◆ **Text**
┄┄┄┄┄┄

# Cleaning demographics data collected from Wikipedia

The following steps will result in clean demographic data as a csv output file:
 1. Make state column as index, rename index to 'State'
 2. Get rid of all 'Rank' or rank-like columns
 3. Add dataframe name to column names.
 4. Merge dataframes

In [1]:
import numpy as np
import pandas as pd
from pandas import Series, DataFrame

In [2]:
all_indicators = pd.read_excel("India_Demographics.xlsx", sheetname=None)

In [3]:
keys = list(all_indicators.keys())

## 1. Make state column as index, rename index to 'State'

In [4]:
for index, data in enumerate(all_indicators.values()):
    columns = Series(data.columns.values)
    index_column = columns[columns.str.lower().str.find('state') >= 0]
    data.set_index(index_column.iloc[0], inplace=True)
    data.index.name='State'
    data.name=keys[index]

## 2. Get rid of all 'Rank' or rank-like columns

In [5]:
for data in all_indicators.values():
    columns = Series(data.columns.values)
    rank_columns = columns[columns.str.lower().str.contains('rank').fillna(True)].tolist()
    data.drop(rank_columns, axis=1, inplace=True)

┄┄┄┄┄┄

◆ **Raw data**
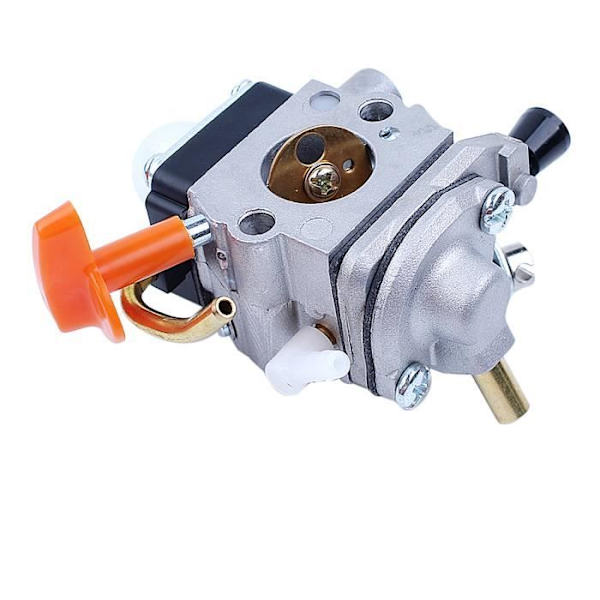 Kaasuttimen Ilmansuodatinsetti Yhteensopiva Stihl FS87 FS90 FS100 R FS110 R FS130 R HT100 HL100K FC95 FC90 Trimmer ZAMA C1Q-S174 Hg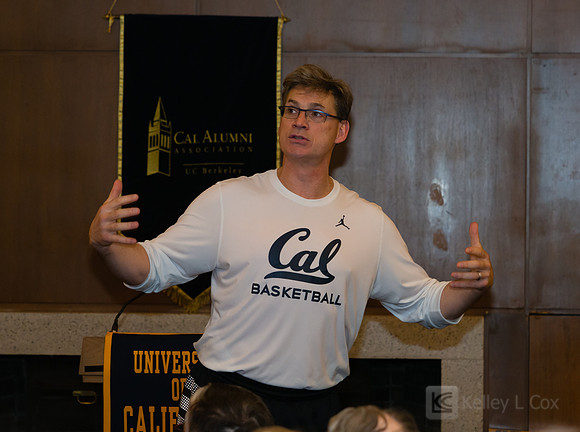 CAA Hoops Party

┄┄┄┄┄┄

◆ **What this exercise asks**
**a.** In the text on cleaning demographics data, what name is the index given in the first step?
**b.** Repeat the text on cleaning demographics data word for word, beginning at the words "## 2. Get rid" and stopping after "data.drop(rank_columns, axis=1, inplace=True)".
Rely only on the text on cleaning demographics data.

◆ **Solutions per task**
**a.** 'State'

**b.**
## 2. Get rid of all 'Rank' or rank-like columns

In [5]:
for data in all_indicators.values():
    columns = Series(data.columns.values)
    rank_columns = columns[columns.str.lower().str.contains('rank').fillna(True)].tolist()
    data.drop(rank_columns, axis=1, inplace=True)